Homebrewer and beer-blogger J Wilson is tapping-into this tradition by setting out to fast on beer and water for the entirety of Lent this year, drinking a doppelbock modeled on German brews that originated in monasteries. (The most widely available of these is Pauliner's Salvator) You can follow his project at Diary of a Part-Time Monk.


cyurkanin said...

Great find, something tells me that when the old monkish digestive tracts began their work on this diet it was hard to find absolute silence. Hope his family is prepared for the nocturnal sighs lol

Anonymous said...

I like J Wilson. I had never heard of him until I read this posting, but I already like him.


mrsdarwin said...

I think this is a worthy undertaking, but what does he say when he gets pulled over?

Mrs.
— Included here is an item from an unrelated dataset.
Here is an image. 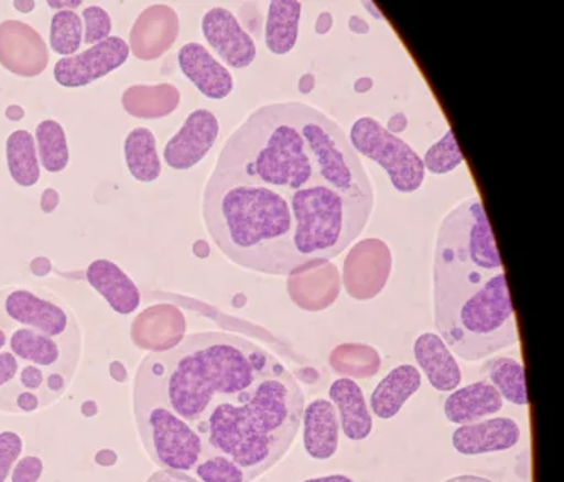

Zummo said...

I think the monks mostly drank the less alcoholic and more sustaining small beer. So the effect might be different.

Brandon said...

The Minims in Germany were famous for their Bock, which is certainly much stronger than small beer. (And, notably, the Minims had a special vow to observe a very strict Lenten fast every day, in and out of Lent itself.) But, of course, it probably varied from place to place; it's difficult to imagine any German in the early modern period not preferring a strong, thick beer, monk or not.

This is quite cool; and I was just thinking about this yesterday.